Джим слушал на вдохе, совершенно беззвучно.
– Я снимаю фильмы, которые просто по определению не должны нравиться публике. У меня есть несколько коммерческих вещей, но остальное – это мои беседы с самим собой, попытка вытащить из головы то, что разрывает её изнутри. А ты… мы тогда говорили так, словно ты действительно точно знаешь, о чём я думаю.
После очень долгой паузы Александр спросил:
– Мне не стоило этого говорить?
Джим сбросил вызов.
***
– Как тебе красочное выступление мистера Тревиса, сладкий? А он неплох, да? Столько накопал! Вот за что Елена его держит. А мы-то с тобой думали, что за рост и постную улыбку. Тебе понравились наши с Марком фотографии?
Александр тяжело выдохнул, перевернулся на кровати так, чтобы упереться лбом в плотную перьевую подушку, и потёр слезящиеся глаза.
Елена сегодня пригласила его на встречу очередной комиссии, и мистер Тревис представил результат своей поисковой работы – несколько снимков с камер видеонаблюдения и три кадра, сделанных на хороший плёночный фотоаппарат.
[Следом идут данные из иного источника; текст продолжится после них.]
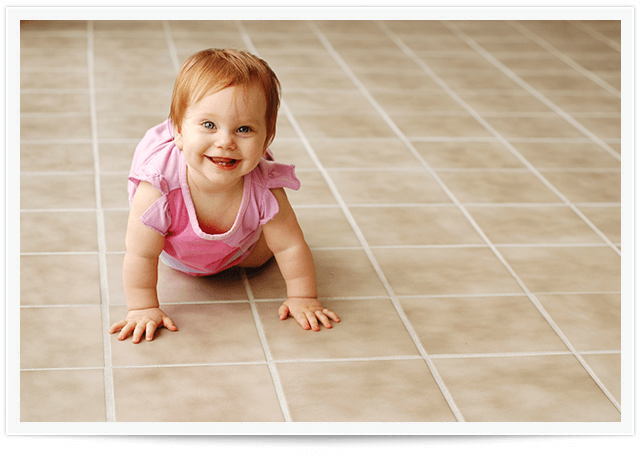 baby crawling on clean tile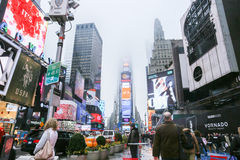 Times Square in the fog, New York City. Times Square in the fog in New York City Stock Photos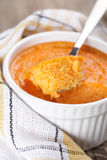 Pumpkin souffle. Just baked pumpkin souffle in white bowl closeup Royalty Free Stock Photography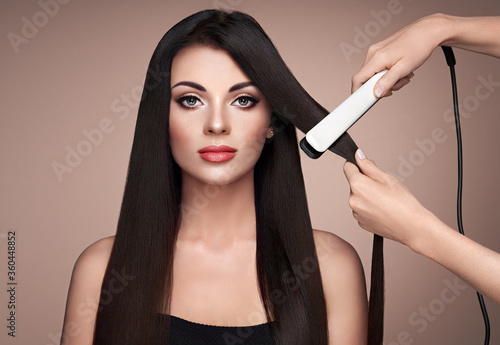 Hairdresser straightening long dark hair with hair irons. Beautiful woman with long straight hair. Smooth hairstyle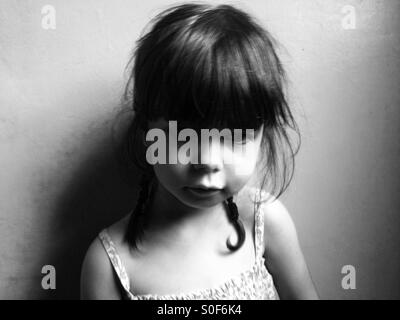 Unhappy 3-year old girl - Stock Photo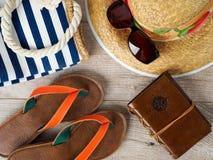 Sombrero de paja, gafas de sol, sketchbook del bolso de la playa y deslizadores Fotos de archivo libres de regalías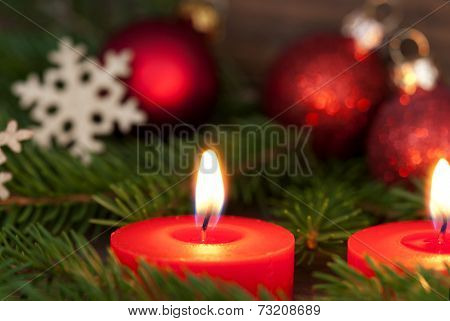 Closeup Of A Candle With Christmas Decoration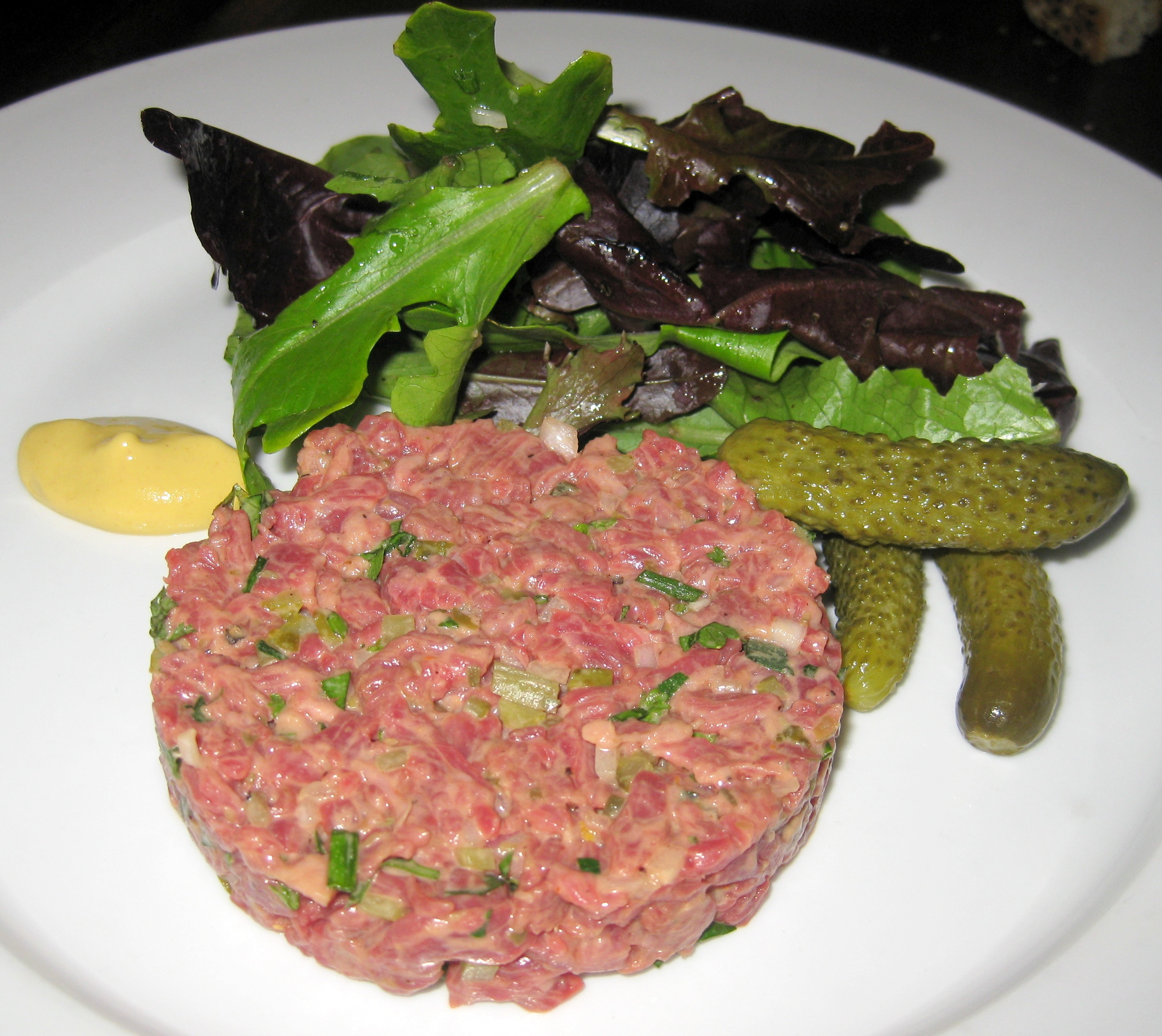 Steak tartare: handcut hanger steak with mesclun salad | GAYOT's Blog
То, как он, действительно, постный, сухой и скучный, презентовал своим таким же коллегам эту извращённую гейскую порнографию, могло бы в других обстоятельствах быть смешно до истерики. И даже мрачный контекст не помешал Александру сохранить где-то в голове этот эпизод, потому что он был бесподобен в своей абсурдности.
– Ты помнишь ту сцену из «Авиатора»? – спросил он в ответ. – Где ДиКаприо с линейкой и транспортиром измеряет декольте актрис перед стариками из Ассоциации? Вот я ждал, когда Тревис вытащит линейку.
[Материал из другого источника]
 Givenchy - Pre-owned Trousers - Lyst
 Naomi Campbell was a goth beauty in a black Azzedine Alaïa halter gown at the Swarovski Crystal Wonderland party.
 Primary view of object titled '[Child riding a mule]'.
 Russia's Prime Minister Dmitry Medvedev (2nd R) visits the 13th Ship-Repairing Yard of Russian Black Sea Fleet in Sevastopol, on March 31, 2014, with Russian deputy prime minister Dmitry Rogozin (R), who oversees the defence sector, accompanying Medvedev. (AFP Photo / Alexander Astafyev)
Больше ему ответить на этот вопрос было нечего. Моральная или эстетическая сторона снимков его очень мало волновала. Вернее, не так – она занимала его, но не достаточно сильно. Он отлично мог вообразить, как именно требуется перекрутить восприятие, чтобы садист-насильник Марк Смит, изуродованный огнём и лишившийся руки и ноги, стал по-настоящему привлекательным сексуальным партнёром. Это было настолько легко, что в фильм он вставлять такую сцену не стал бы. Красота уродства и наслаждение болью – извращения базовые, простейшие.
– Ты прелесть. А он был хорош, между прочим. Ты пробовал когда-нибудь?
– Нет, я боюсь боли.
– Даже не делал попыток? Ну, давай, скажи.
– В университете я расстался с девушкой, потому что она кусалась.
Джим высоко рассмеялся.
– Тогда тебе понравилось бы причинять боль, сладкий. Первый раз это страшно, но ты быстро научишься и начнёшь ловить от этого кайф.
Александр покачал головой, перевернулся на спину и подумал, что пока это самая неожиданная тема для разговора, которуй выбирал Джим.
– И убивать, – тихо добавил тот. – Только не думай, что я сравниваю тебя с ним, сладкий.
– На этом спасибо. Если данные мистера Тревиса верны, твой Марк Смит был той ещё тварью.
– Напрочь отбитый ублюдок, – зафыркал Джим довольно, словно его это веселило. – Он безумно любил убивать. У него вставал, когда он смотрел в прицел винтовки. Но это всё примитивно, сам понимаешь. Мы с тобой ощущаем иначе. Главное, не убивать посторонних – это омерзительно. Только близких.
Тон Джима был очень странным, и Александр произнёс:
– Мне кажется, ты не делаешь этого часто. Возможно, даже не делал никогда. Я бы не смог. Эта близость… Когда ты – последнее, что человек видит в жизни, когда он это осознаёт, ты становишься для него всем миром.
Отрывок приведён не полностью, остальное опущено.